Russia’s top defence industry official has said his country will help India strengthen its defence potential dented by the loss of submarine INS Sindhurakshak.

Dmitry Rogozin, Deputy Prime Minister in charge of defence industry, offered help to India in investigating the fatal explosion on the vessel and vowed to expand defence cooperation between the two countries.

“Whatever the outcome [of the Sindhurakshak blast probe], India remains our leading partner, not only in the off-the-shelf purchases of weapon platforms,” he said.

“India is our premier partner for the long haul in co-development of military hardware.
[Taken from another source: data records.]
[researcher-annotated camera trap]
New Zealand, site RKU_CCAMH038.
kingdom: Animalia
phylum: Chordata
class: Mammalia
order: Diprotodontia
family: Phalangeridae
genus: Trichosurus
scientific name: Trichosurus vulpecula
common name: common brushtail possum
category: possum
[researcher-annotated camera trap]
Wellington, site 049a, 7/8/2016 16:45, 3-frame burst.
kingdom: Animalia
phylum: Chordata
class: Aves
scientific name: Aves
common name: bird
We will help India build up its capabilities in this sphere,” Mr. Rogozin told reporters on a visit to Russia’s major nuclear submarine base in Vilyuchinsk, Kamchatka Peninsula, in the Far East, on Friday.
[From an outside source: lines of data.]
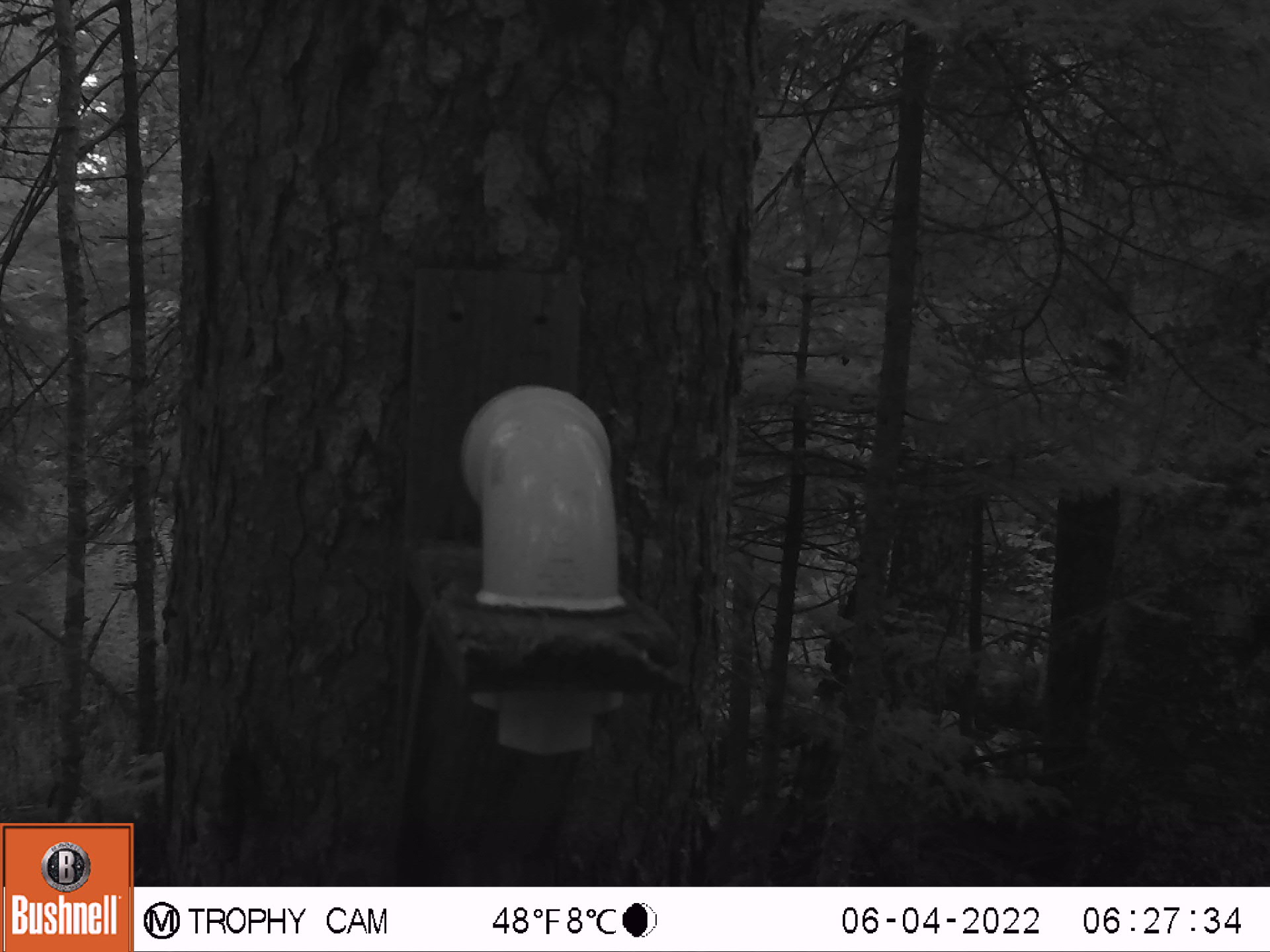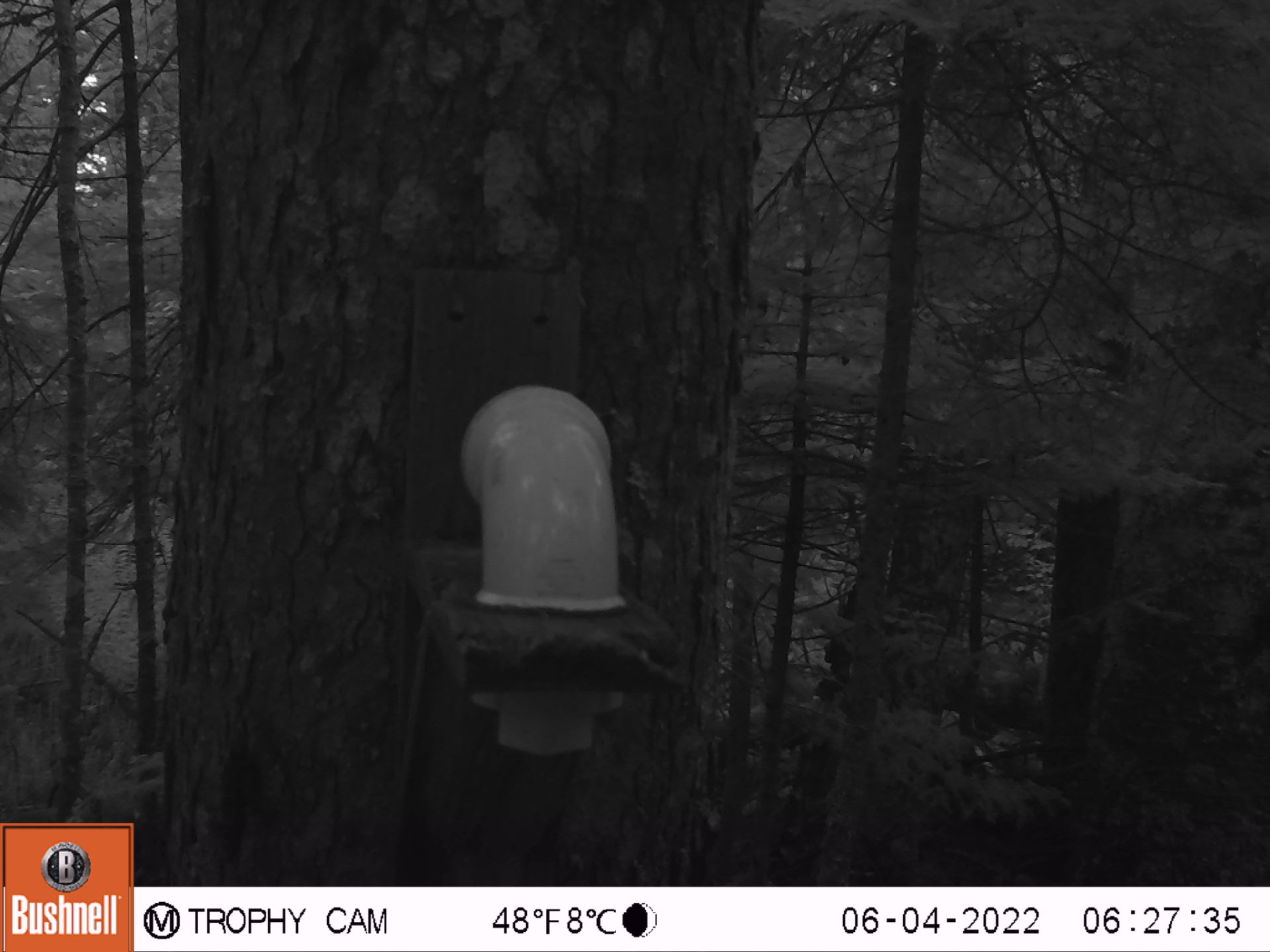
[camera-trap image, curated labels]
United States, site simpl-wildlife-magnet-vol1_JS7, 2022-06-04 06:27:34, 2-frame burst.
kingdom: Animalia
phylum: Chordata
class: Mammalia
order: Rodentia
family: Sciuridae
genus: Tamiasciurus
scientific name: Tamiasciurus hudsonicus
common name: red squirrel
Red squirrel (Tamiasciurus hudsonicus).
Experts see three ways how Russia could help India enhance its submarine fleet strength, which has now been reduced to 13 vessels and is set to decline further as the Indian Navy prepares to phase out ageing submarines.
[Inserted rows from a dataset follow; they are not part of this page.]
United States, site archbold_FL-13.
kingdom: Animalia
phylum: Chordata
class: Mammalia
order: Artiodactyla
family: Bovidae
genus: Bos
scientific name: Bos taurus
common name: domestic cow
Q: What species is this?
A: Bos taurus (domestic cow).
Russian shipbuilders have offered to carry out life extension repairs to the nine Kilo class submarines in the Indian Navy inventory, which have a service life of 25 years with one midterm repair.

“We think it would be advisable to undertake a second mid-term repair that will add another 5 to 7 or even 10 years to the submarines’ scheduled service life,” Andrei Dyachkov, then Director-General of Sevmash shipyard, told The Hindu earlier this year.

Russia also plans to field its latest Amur-1650 submarines in the Indian Navy tender for six new diesel-electric submarines due to be floated shortly.

However, according to a leading Russian arms and armoury expert, the long-term solution for India would be to switch from diesel to nuclear-powered submarines.

“I think the era of diesel submarines is drawing to a close for the Indian Navy,” said Konstantin Makienko, deputy Director of the CAST defence think tank. “India has technological, scientific and financial capabilities to acquire and operate nuclear submarines. Diesel submarines are needed for countries like Russia that have shallow inland seas, or have political constraints, like Japan.”

Mr. Makienko suggested that India could lease from Russia two or three Akula II nuclear submarines in addition to INS Chakra inducted last year.

“With three or four nuclear submarines in its inventory, the Indian Navy would be in a position to keep permanent presence in the Arabian Sea and the Bay of Bengal and train crews for indigenously built nuclear submarines,” he said.